>> start Data to process

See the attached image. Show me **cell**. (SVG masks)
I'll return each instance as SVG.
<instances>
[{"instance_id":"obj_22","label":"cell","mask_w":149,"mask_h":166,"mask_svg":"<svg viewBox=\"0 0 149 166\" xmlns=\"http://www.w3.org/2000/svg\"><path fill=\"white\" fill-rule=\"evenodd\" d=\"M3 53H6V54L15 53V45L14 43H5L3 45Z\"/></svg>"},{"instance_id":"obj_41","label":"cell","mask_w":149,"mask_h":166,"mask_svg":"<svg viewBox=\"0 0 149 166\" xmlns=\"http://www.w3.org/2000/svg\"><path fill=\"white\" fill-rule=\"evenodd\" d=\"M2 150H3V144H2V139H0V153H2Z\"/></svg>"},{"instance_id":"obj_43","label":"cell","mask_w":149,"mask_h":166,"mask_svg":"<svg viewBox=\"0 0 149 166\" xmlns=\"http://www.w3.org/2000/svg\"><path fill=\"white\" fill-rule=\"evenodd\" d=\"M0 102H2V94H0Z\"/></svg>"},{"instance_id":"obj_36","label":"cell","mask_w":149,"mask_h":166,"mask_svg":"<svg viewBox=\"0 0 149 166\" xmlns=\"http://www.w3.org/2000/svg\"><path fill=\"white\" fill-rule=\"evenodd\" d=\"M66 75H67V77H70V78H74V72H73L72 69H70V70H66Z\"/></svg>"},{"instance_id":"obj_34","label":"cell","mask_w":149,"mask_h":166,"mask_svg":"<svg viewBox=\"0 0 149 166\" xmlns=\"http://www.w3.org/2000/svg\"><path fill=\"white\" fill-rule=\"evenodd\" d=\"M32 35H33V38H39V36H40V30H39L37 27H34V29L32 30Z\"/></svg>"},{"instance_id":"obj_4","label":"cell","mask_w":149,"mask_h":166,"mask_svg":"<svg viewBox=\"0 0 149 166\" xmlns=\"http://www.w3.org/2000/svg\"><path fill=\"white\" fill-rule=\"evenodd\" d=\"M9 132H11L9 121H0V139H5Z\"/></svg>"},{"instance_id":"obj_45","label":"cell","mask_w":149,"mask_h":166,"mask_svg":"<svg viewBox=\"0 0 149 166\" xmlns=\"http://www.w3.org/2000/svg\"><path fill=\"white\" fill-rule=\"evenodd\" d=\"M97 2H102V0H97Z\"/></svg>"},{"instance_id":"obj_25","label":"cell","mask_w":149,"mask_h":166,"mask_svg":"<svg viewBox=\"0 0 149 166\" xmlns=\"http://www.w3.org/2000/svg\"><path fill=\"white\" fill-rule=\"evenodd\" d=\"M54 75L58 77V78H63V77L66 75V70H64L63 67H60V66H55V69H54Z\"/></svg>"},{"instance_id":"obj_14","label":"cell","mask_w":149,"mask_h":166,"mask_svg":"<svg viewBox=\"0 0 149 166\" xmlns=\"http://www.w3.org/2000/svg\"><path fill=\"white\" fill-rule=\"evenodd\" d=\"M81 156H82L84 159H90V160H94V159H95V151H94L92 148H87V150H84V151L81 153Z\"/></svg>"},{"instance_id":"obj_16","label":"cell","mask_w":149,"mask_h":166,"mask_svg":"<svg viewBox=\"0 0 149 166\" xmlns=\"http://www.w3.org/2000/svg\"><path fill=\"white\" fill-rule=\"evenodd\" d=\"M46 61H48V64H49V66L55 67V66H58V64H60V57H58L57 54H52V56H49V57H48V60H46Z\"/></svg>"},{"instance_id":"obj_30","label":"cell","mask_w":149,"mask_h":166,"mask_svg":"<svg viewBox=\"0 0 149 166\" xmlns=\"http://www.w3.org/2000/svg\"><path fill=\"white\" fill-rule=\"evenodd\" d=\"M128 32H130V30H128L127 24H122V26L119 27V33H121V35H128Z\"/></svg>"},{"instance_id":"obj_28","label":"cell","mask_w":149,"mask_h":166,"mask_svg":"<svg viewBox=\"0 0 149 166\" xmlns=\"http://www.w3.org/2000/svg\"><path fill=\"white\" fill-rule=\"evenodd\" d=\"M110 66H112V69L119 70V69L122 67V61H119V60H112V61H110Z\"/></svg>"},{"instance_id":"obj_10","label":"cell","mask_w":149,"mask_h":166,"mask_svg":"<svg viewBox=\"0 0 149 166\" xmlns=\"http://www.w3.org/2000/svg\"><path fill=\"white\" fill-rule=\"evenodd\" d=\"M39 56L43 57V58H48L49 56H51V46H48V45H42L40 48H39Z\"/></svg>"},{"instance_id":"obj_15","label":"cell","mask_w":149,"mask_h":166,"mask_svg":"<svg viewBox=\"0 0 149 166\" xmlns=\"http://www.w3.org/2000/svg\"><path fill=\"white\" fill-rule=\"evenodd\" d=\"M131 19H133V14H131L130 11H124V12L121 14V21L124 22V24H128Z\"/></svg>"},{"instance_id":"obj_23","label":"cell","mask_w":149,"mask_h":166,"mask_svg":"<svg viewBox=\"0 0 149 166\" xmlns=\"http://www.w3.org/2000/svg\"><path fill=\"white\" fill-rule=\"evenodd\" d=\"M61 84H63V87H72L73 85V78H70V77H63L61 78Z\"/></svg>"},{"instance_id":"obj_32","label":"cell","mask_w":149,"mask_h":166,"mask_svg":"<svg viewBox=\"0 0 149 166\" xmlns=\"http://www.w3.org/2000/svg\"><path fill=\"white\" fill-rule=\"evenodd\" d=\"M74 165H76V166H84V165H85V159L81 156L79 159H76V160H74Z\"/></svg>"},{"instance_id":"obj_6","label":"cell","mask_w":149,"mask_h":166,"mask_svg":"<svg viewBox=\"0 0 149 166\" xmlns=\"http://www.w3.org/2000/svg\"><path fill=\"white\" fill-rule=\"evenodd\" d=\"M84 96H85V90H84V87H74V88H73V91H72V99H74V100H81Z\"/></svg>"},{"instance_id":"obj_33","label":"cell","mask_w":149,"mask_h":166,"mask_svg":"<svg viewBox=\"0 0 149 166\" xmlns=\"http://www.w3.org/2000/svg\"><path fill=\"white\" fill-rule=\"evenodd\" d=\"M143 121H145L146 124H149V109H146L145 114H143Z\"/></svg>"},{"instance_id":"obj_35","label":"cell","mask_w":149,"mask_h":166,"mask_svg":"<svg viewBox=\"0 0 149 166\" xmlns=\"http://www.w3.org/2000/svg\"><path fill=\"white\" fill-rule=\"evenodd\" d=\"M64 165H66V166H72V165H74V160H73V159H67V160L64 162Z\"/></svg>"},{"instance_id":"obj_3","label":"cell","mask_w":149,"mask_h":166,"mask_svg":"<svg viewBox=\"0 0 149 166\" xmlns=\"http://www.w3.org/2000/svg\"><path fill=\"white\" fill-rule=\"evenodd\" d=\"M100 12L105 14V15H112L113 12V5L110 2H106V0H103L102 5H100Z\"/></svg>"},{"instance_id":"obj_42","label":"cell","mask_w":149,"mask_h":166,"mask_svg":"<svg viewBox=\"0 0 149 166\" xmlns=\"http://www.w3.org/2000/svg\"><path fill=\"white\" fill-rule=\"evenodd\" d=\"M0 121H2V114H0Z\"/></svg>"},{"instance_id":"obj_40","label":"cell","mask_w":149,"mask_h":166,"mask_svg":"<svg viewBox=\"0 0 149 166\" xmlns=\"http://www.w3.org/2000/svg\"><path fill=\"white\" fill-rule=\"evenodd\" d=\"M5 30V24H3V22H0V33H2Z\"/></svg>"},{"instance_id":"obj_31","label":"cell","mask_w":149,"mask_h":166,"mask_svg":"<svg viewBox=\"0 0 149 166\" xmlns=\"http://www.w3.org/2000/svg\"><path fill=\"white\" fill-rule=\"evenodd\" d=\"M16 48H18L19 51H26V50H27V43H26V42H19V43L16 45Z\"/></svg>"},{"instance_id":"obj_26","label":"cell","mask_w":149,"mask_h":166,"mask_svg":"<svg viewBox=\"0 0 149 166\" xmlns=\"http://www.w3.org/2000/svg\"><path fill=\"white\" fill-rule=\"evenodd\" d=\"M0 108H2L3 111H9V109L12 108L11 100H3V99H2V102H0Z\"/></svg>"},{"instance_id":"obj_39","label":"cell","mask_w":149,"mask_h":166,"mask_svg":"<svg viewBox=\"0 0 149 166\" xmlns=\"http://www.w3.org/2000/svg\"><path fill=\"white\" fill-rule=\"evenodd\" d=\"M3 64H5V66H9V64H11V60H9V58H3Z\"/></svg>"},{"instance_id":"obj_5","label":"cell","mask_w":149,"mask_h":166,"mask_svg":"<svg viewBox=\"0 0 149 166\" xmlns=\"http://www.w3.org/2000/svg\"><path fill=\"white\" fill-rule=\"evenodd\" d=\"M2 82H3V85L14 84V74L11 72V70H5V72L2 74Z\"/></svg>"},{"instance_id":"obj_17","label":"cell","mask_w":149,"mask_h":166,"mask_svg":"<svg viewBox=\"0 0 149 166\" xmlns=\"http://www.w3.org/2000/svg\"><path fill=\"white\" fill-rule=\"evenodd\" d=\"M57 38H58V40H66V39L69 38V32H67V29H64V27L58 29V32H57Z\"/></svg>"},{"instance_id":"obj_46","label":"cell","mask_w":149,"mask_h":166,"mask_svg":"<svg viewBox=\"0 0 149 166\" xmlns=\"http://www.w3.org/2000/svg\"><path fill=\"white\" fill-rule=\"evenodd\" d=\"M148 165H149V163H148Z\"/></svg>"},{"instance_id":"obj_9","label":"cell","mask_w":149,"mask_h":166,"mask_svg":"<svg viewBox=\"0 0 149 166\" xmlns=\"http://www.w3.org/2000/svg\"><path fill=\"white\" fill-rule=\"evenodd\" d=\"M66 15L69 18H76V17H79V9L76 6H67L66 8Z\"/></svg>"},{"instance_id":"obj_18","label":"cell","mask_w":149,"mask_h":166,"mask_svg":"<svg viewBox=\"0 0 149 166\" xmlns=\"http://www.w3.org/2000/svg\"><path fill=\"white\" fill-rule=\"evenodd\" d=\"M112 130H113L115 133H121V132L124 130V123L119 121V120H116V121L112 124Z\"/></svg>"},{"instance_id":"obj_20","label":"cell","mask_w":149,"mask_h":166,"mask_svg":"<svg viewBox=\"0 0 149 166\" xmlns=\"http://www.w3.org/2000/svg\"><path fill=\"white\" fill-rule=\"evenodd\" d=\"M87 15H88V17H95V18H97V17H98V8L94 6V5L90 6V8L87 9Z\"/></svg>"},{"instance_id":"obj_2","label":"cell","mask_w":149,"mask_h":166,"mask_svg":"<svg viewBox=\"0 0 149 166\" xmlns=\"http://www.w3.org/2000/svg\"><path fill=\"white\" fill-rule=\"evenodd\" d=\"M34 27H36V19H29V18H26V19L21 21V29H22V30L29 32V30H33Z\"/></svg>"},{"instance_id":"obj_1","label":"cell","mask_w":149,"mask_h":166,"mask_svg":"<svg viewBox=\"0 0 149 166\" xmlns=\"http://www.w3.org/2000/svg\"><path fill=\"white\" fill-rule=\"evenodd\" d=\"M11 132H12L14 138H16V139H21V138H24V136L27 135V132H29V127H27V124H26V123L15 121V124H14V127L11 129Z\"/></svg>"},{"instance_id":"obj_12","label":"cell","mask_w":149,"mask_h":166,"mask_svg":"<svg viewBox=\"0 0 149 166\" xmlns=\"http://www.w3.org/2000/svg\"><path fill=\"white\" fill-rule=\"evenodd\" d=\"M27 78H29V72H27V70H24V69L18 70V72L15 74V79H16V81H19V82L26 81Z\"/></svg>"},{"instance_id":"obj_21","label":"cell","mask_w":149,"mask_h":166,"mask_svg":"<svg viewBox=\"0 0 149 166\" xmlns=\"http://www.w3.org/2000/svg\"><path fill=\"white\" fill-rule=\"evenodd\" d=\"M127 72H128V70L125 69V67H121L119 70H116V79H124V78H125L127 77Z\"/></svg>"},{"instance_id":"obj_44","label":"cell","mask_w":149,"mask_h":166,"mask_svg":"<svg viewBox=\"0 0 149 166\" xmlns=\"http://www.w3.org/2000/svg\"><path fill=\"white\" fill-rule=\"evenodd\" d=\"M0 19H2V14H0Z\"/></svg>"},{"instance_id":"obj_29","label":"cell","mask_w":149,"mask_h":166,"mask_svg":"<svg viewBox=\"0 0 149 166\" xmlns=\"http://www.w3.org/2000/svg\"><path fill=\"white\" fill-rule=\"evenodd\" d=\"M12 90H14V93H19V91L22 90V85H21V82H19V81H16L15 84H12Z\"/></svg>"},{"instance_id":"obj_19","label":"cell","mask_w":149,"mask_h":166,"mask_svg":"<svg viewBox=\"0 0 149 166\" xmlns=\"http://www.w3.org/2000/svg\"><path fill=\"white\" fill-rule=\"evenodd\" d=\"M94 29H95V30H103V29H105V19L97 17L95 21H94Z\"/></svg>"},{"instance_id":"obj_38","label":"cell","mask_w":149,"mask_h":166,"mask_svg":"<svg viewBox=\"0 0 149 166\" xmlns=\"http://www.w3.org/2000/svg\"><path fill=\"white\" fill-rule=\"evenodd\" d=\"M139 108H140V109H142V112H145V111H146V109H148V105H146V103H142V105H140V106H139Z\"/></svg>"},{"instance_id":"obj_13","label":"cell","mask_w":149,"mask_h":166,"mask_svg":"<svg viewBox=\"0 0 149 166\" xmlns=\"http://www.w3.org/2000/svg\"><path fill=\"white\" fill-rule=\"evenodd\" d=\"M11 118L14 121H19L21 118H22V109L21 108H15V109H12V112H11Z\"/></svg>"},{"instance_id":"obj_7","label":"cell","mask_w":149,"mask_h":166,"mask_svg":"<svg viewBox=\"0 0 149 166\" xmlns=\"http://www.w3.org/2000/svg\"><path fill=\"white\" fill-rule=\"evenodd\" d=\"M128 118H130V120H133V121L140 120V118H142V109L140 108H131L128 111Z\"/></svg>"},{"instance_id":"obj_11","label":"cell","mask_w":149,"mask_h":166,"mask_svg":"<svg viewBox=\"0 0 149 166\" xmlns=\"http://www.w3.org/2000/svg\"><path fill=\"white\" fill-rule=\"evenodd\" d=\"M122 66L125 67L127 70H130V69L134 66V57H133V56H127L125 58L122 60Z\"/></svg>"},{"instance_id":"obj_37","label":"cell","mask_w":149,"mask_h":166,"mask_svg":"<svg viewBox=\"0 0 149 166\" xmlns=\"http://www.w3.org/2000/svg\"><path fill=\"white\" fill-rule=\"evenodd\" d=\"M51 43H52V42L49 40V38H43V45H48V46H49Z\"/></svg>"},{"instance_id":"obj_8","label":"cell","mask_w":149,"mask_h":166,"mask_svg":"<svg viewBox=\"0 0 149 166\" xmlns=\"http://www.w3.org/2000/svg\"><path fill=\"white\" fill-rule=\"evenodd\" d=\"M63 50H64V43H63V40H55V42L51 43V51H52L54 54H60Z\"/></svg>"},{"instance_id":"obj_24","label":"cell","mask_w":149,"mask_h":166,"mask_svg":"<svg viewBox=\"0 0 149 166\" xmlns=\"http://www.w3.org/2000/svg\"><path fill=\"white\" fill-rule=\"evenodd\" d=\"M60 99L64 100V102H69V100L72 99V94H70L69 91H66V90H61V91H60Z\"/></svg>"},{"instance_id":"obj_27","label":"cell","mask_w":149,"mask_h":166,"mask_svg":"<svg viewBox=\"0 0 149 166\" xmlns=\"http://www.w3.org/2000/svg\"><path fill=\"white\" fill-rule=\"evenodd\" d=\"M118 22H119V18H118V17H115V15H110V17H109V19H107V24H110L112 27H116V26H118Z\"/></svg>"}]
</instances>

>> end Data to process

## Request
Express the items, from their first line through the line containing "<instances>" (both included), as a JSON list of strings with one string per line and blank lines omitted.

## Written answer
[
  "See the attached image. Show me **cell**. (SVG masks)",
  "I'll return each instance as SVG.",
  "<instances>"
]